Richard Hughes é o "Indiana Jones" moderno das pedras preciosas. Há décadas, esse americano percorre o planeta atrás das gemas mais valiosas, encarando pelo caminho aventuras dignas do cinema. Essa indústria, que movimenta US$ 10 bilhões por ano, é envolta não só em beleza, mas também em mistério.
Ao contrário do negócio mundial de diamantes, que é em grande parte controlado por empresas gigantes como a De Beers e minuciosamente monitorado por investidores e banqueiros de Wall Street, o mundo das pedras preciosas coloridas ainda é dominado por pequenos mineradores e aventureiros que vão a alguns dos lugares mais perigosos e subdesenvolvidos do mundo em busca de novos tesouros. As melhores pedras tendem a vir de países como Madagascar, Tajiquistão, Colômbia e Mianmar, onde o contrabando muitas vezes corre solto, a manutenção de registros é deficiente e os donos de minas com frequência impedem a presença de comerciantes de fora por medo de que façam seus próprios negócios com os moradores locais.
Em alguns casos, especialistas como Hughes compram pedras de garimpeiros ou intermediários e as revendem a clientes ricos.
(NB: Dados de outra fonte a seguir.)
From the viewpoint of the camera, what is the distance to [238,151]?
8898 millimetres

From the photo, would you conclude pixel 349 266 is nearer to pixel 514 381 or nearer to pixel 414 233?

Há gemas que chegam ao público através de atacadistas que as compram em leilões ou mercados abertos na Tailândia, Índia e outros centros de processamento. Só num leilão em Mianmar, em 2011, as vendas chegaram a US$ 2,8 bilhões. De qualquer forma, os compradores de pedras preciosas raramente têm ideia de onde vieram as pedras e, mesmo se quisessem, provavelmente não teriam como descobrir sua origem. Quando se trata de rastrear os dados mais básicos sobre quais países produzem a maioria das pedras, a indústria é "muito vaga", diz Jean Claude Michelou, vice-presidente da Associação Internacional de Pedras Preciosas Coloridas, entidade que representa o setor.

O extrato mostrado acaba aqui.